== PAGE TEXT ==

-*-*-

# Solution to kitten peeing on the bed!!



## Remote Control (Jul 21, 2008)

We adopted 2 kittens about 8 weeks ago. Kitten #1 (the alpha kitten, for sure) decided on day 4 that she would pee in our bed, but ONLY when we were it in. All other times, she would use the box. We did a lot of trial and error, and came up with a solution (knock wood) and I wanted to share it with you in hopes that it will help someone!

1. Took her to the vet and she was negative for a UTI
2. Washed all our linens in Natures Miracle (3 times) and also spot cleaned the mattress.
3. Pinned a heavy duty shower curtain to the comforter. Rumor has it that cats won't pee on plastic....well, she did, but only once and only on the first day it was on the comforter.
4. Every morning and evening before bed, we sprayed Feliway on the comforter/shower curtain.

-*-*-

== DATA SECTION ==
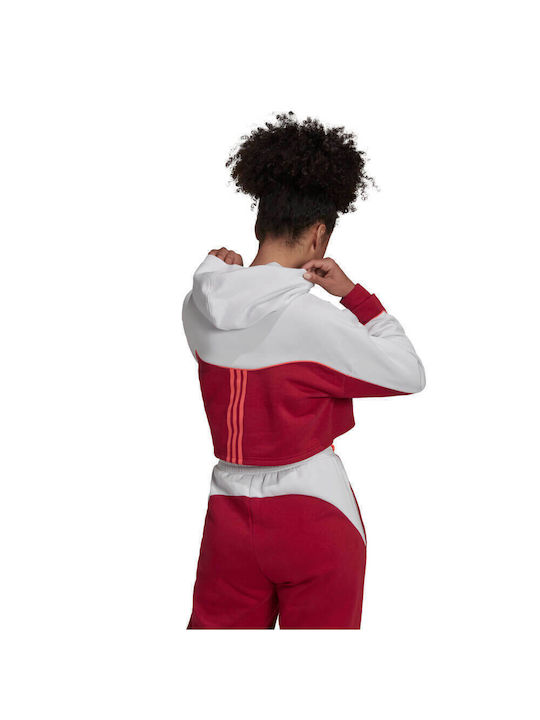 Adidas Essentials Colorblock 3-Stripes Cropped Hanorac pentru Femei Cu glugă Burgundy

-*-*-

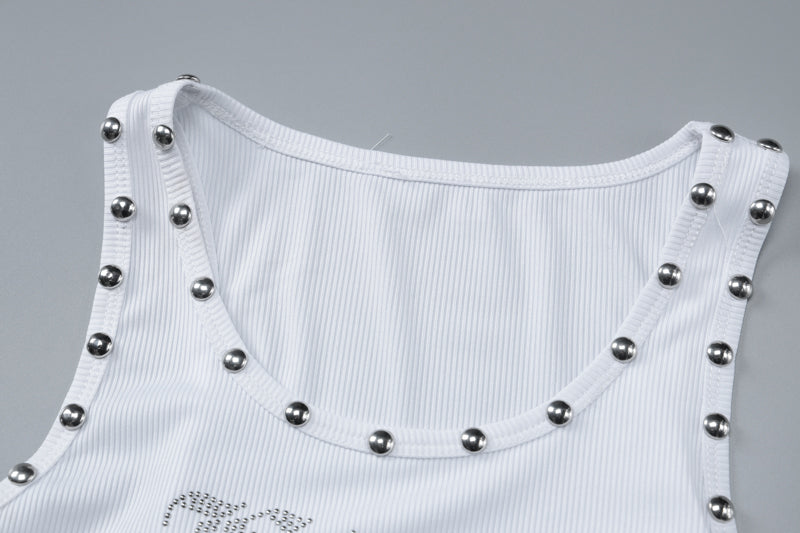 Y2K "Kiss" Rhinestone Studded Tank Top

-*-*-

Repeat the kitten post word for word, everything from "# Solution to" down to "the comforter/shower curtain.".

# Solution to kitten peeing on the bed!!



## Remote Control (Jul 21, 2008)

We adopted 2 kittens about 8 weeks ago. Kitten #1 (the alpha kitten, for sure) decided on day 4 that she would pee in our bed, but ONLY when we were it in. All other times, she would use the box. We did a lot of trial and error, and came up with a solution (knock wood) and I wanted to share it with you in hopes that it will help someone!

1. Took her to the vet and she was negative for a UTI
2. Washed all our linens in Natures Miracle (3 times) and also spot cleaned the mattress.
3. Pinned a heavy duty shower curtain to the comforter. Rumor has it that cats won't pee on plastic....well, she did, but only once and only on the first day it was on the comforter.
4. Every morning and evening before bed, we sprayed Feliway on the comforter/shower curtain.